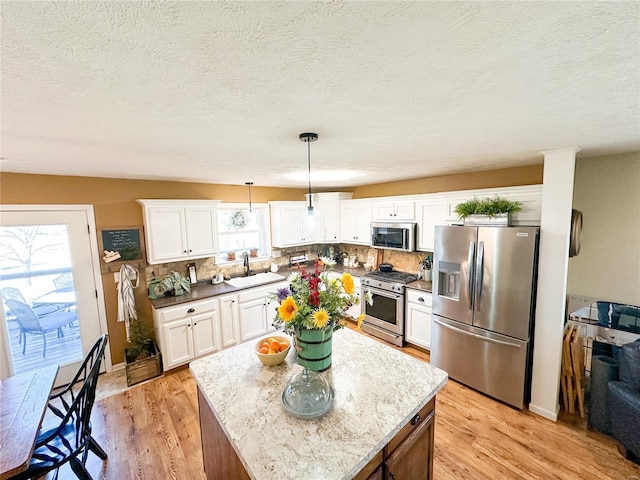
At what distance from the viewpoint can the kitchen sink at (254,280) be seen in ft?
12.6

^^^^^^^^^^^^^^^^

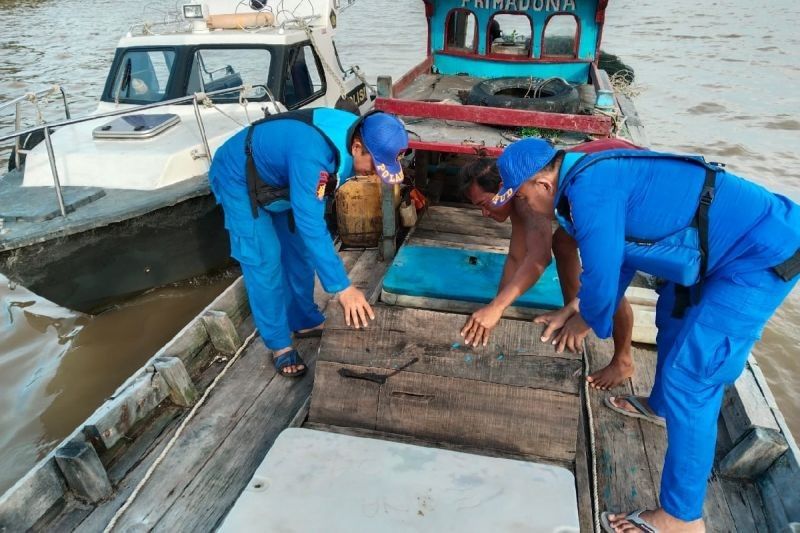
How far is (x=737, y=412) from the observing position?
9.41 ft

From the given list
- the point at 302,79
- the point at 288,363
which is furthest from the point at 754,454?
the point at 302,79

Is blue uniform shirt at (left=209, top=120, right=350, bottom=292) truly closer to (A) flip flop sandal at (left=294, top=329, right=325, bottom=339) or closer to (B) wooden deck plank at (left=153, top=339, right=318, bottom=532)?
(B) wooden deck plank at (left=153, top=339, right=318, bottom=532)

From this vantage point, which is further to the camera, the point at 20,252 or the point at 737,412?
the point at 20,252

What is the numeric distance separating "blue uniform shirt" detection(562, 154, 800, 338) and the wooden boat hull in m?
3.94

^^^^^^^^^^^^^^^^

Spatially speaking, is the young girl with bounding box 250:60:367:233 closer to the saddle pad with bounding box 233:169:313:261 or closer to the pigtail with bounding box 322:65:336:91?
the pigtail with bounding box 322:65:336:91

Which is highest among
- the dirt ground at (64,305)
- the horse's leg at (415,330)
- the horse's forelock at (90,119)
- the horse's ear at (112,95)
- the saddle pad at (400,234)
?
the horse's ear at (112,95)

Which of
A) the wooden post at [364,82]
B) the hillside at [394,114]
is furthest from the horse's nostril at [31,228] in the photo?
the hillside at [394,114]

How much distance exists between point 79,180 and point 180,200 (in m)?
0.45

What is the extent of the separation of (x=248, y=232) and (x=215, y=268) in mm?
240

^^^^^^^^^^^^^^^^

What is required: Find each line in the items above that contains the string "plank", with case counting, and copy those lines.

Written response:
Is blue uniform shirt at (left=209, top=120, right=350, bottom=292) truly closer to (A) flip flop sandal at (left=294, top=329, right=325, bottom=339) or closer to (B) wooden deck plank at (left=153, top=339, right=318, bottom=532)?
(B) wooden deck plank at (left=153, top=339, right=318, bottom=532)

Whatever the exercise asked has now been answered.